Dear readers, you know that I have a talent for writing very long blog posts. I thank you for sticking with me through so many of them! Some might say that long posts are not the way to catch and keep readers, but I do not have a succinct writing style and I offer no apologies. I like to meander, to think deeply, to engage myself in a discussion. This week, however, I have decided to write a few short posts about the month of veganism that I’m about to start. Today, I’d like to clarify my intentions for April.

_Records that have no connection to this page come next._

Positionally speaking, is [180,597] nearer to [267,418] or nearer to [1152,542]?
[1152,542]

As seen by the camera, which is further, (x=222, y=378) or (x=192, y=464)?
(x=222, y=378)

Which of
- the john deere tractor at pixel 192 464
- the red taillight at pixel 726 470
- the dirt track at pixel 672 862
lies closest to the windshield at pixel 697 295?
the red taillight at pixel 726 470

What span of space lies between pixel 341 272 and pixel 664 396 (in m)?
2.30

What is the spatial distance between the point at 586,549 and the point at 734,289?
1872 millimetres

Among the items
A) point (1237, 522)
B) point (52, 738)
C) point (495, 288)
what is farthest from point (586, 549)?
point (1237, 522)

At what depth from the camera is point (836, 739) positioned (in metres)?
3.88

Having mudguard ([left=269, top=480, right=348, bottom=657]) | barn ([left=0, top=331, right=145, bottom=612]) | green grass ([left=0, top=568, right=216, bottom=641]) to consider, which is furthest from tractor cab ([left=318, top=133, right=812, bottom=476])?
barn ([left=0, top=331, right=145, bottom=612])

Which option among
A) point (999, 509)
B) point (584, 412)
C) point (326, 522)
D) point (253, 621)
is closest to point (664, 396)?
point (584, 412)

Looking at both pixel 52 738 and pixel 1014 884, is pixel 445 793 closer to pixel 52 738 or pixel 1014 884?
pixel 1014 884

I’ve already listed my reasons for this fling with veganism: compassion, finances, and ambition. To be honest, I’m doing this to see if I can do it. I don’t know if I can because I really, really love dairy. Eggs—eh, I think I can live without them for a month. But giving up dairy is going to be hard, and it’s going to force me to try new things. Dairy is a daily habit for me: milk in my coffee, yogurt in my oatmeal, cheese and crackers with lunch, cheese in my quesadilla at dinner. I know that I eat a lot of dairy. I felt a sense of loss and frustration on Saturday as I stood in front of the refrigerated case of vegan products, trying to decide what to buy. In the end, I bought more dairy milk and cheese. After all, it’s not April yet…and I’m still getting used to the idea of no dairy for 30 days. It’s a weird feeling.

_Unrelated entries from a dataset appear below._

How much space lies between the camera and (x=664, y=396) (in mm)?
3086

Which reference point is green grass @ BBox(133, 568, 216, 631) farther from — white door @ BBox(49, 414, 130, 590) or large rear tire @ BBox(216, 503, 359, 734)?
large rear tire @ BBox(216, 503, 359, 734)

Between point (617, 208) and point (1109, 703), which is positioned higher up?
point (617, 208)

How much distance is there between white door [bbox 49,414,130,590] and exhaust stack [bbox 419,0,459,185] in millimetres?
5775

I have no intention to continue a strictly vegan diet after April. Of course I may change my mind—never say never!—but I am not committing to anything. I have no desire to eat meat on a regular basis, so I remain devoted to vegetarianism. But this veganism thing is an experiment, and as with all experiments, I remain open to the data and new possibilities. Just please don’t remind me that I’m giving up my beloved cheese for a month!